Santa Clarita can no longer limit where all registered sex offenders may live, following a unanimous City Council vote Tuesday that repealed a city ordinance.
However, despite tracking the locations of registered sex offenders, Los Angeles County officials haven’t been enforcing voter-approved restrictions on where sex offenders can live for a number of years.
Proposition 83, which passed in 2006, prohibited registered sex offenders from living within 2,000 feet of a school or park. Subsequently, Santa Clarita enacted a stricter law that added libraries, child care centers, open space, trails and its paseos to that 2,000-foot range, and prohibited sex offenders from living with each other in the same residence or unit of a multi-unit building.
The lack of enforcement dates back to a series of legal challenges surrounding Proposition 83, or Jessica’s Law, that predate a California Supreme Court ruling in 2015 that found residency restrictions in the measure unconstitutional.
In fact, the Sheriff’s Department’s enforcement in Santa Clarita stopped in 2011, four years before the court’s final decision, due to a judge’s decision and several subsequent departmental directives.
A series of challenges
Nearly a decade ago, lower courts in California were flooded by hundreds of paroled sex offenders who sought to legally challenge the residency portion of Jessica’s Law, claiming it made finding a place to live impossible.
The bulk of those challenges centered across Los Angeles and San Diego counties, where about 850 paroled offenders filed petitions in 2010, according to several attorneys who practice law in Los Angeles County but asked not to be named for this story.
In response to the numerous cases, L.A. Superior Court Judge Peter Espinoza, who is now director of the county’s Diversion and Reentry Office, issued temporary, countywide orders staying the provision, which took effect Aug. 31, 2010.
After a petition by four registered sex offenders, Espinoza ruled the 2,000-foot restriction unconstitutional Nov. 1, 2010. He didn’t respond to a request for comment, but the former judge concluded in his 10-page ruling that enforcement of the residency restrictions forced sex offenders to choose between becoming homeless or returning to jail, and that 650 offenders had filed petitions in the county at that time.
The ruling, as well as a litany of litigation, made headlines nationwide. L.A. County’s then-5th District Supervisor, Michael Antonovich, was among the decision’s vocal opponents, calling Espinoza’s enforcement ban “stupid and dangerous.”
The enforcement response
While the courts were hearing arguments on these rules and repeals across Southern California, the California Department of Corrections and Rehabilitation, or CDCR, and the L.A. County Sheriff’s Department, which are in charge of enforcing Jessica’s Law, abided by memos instructing them to not enforce the proposition.

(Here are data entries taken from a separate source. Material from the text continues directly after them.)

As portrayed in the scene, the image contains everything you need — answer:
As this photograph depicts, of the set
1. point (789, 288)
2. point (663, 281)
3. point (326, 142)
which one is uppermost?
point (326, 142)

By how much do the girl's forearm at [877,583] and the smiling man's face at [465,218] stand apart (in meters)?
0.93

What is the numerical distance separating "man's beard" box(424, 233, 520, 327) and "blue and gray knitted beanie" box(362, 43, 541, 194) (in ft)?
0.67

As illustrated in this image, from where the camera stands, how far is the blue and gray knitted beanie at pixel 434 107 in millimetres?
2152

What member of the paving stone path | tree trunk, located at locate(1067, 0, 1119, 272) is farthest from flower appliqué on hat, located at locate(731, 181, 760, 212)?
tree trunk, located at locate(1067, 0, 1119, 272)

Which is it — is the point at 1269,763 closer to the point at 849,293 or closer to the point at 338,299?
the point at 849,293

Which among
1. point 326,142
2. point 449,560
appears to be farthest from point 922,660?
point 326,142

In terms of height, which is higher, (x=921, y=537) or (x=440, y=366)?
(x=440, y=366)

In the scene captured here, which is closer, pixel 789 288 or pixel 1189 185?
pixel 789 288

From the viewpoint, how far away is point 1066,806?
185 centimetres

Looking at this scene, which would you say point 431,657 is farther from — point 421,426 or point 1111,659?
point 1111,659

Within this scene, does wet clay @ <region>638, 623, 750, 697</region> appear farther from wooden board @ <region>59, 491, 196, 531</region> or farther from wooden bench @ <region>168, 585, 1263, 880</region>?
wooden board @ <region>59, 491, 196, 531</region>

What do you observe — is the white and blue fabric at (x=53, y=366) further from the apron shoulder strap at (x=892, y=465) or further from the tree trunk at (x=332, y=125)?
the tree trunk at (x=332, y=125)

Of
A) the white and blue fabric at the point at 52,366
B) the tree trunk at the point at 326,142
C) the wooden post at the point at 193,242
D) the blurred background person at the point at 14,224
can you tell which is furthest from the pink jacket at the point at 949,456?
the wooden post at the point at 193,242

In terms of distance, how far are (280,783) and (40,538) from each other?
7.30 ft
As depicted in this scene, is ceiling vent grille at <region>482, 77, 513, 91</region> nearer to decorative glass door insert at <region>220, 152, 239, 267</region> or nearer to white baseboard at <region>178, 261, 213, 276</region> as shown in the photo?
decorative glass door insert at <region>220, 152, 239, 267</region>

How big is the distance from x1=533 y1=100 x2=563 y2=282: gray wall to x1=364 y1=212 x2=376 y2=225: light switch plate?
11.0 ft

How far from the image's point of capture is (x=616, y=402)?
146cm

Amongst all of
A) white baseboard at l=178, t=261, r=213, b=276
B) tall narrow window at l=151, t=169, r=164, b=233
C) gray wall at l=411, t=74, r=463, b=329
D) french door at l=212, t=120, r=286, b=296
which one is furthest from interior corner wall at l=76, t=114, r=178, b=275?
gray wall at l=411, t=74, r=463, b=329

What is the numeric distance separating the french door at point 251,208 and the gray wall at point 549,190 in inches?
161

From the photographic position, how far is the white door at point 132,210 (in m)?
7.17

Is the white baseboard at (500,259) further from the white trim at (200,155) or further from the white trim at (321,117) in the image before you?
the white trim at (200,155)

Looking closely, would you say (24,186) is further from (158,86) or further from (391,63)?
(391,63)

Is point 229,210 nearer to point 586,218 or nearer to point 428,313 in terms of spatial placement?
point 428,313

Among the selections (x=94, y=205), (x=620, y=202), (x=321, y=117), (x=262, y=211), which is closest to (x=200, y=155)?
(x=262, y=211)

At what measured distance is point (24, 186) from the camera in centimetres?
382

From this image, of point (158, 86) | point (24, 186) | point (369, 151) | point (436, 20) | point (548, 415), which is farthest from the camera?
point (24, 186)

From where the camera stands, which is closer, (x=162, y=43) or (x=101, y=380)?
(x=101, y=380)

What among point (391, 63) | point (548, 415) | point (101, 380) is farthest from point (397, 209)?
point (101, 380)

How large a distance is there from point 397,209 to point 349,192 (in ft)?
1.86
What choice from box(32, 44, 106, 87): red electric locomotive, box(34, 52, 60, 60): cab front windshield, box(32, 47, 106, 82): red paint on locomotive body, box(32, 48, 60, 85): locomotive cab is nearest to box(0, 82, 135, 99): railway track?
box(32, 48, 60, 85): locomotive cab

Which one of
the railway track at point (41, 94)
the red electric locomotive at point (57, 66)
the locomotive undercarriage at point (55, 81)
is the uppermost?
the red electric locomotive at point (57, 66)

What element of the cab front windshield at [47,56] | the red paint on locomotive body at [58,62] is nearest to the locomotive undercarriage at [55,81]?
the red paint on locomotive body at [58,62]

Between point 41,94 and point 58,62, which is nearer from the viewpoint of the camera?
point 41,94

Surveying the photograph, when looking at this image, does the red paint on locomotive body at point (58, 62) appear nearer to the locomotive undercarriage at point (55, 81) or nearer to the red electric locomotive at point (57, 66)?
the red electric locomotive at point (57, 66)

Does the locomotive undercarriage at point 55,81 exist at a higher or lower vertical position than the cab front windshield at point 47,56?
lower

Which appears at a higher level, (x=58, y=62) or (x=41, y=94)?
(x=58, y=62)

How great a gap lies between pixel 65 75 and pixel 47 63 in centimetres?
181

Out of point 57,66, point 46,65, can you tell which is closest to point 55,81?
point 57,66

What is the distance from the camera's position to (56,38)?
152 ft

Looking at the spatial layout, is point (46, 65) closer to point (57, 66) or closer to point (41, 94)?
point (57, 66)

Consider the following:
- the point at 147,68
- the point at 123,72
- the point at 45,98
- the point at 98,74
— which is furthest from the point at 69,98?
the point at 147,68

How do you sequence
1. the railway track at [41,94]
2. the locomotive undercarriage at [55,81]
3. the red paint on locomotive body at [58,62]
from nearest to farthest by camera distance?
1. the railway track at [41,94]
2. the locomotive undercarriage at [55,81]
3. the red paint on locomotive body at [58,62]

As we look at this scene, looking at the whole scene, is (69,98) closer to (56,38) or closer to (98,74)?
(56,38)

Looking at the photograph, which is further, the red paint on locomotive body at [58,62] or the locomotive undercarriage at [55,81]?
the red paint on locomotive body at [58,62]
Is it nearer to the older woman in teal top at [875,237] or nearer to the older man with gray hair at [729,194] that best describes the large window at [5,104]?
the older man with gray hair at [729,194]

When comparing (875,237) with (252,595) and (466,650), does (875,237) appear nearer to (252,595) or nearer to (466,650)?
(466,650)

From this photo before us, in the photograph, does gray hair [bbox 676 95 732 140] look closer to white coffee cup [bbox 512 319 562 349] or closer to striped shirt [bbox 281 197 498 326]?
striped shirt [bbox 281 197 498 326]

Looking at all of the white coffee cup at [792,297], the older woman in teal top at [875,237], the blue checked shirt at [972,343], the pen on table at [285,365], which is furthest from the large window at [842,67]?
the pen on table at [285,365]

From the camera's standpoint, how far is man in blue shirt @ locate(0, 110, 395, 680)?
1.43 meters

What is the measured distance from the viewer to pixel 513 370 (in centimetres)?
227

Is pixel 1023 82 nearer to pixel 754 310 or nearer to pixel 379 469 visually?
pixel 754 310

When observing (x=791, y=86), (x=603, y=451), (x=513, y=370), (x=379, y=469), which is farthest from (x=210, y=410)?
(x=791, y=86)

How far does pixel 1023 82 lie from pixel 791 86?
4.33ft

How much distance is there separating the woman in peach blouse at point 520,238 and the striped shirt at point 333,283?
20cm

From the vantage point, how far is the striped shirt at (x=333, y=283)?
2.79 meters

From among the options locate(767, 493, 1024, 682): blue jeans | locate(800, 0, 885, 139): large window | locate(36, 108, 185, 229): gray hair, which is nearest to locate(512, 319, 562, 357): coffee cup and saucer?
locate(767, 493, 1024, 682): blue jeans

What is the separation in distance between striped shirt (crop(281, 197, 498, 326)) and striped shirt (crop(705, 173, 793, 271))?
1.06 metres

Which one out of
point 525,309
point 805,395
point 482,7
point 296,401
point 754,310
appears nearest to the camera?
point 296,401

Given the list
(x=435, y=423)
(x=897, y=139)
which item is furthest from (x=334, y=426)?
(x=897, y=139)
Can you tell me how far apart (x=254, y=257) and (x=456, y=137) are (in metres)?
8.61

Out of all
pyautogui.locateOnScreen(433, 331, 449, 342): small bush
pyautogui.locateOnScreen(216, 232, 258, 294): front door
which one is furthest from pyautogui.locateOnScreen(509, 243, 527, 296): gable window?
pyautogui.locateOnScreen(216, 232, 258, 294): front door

This included the SCV Sheriff’s Station, which the city of Santa Clarita contracts with L.A. County for law enforcement. “In November 2010, there was a recommendation from Espinoza to police, sheriff’s and L.A. County to cease and desist from enforcing Jessica’s Law,” said Capt. Robert Lewis. “Our department followed suit then and in 2011 based on that recommendation until further adjudication.”
The same was the case with the CDCR, where staff received memos on how to proceed based on court rulings, according to Luis Patino, an agency spokesman.
Santa Clarita Mayor Marsha McLean, who sat on the City Council at the time, said she could not recall the extent of the litigation, but that council members “were kept informed by our city attorney and our Sheriff’s Department.”
The 2015 decision
In 2011, a San Diego County judge ruled that Jessica’s Law violated four registered sex offenders’ constitutional rights, which led CDCR to stop enforcement. A state appeals court upheld the decision, prompting the state Attorney General’s Office to appeal to the California Supreme Court.
On March 2, 2015, the state Supreme Court unanimously ruled that Prop 83 imposed unconstitutional housing limits on paroled sex offenders statewide because it increased homelessness and deprived individuals from accessing services, such as psychological counseling.
Since then, neither law enforcement agencies nor CDCR can enforce residency restrictions.
However, the CDCR retains the statutory authority to enforce “residency restrictions on some parolees on a case-by-case basis, if the parolee’s agent can establish a nexus between the offender, the conviction and the need for such restriction,” Patino said.
Other forms of enforcement continue
This week, City Council members, city staff members and Lewis reiterated the decision wouldn’t change monitoring practices.
“Enforcement has not changed,” said Lewis, referring to Megan’s Law, which requires sex offenders to register their residency information with local law enforcement agencies and allows online public access to that data.
During the City Council meeting, Lewis told council members the Sheriff’s Station registers offenders every Thursday, and conducts address verifications every six months, which is twice as often as required by law.
“We are a wonderful, family-oriented community,” Councilwoman Laurene Weste said Friday, discussing how the city considers safety a priority, “and we will continue to do the very best we can.”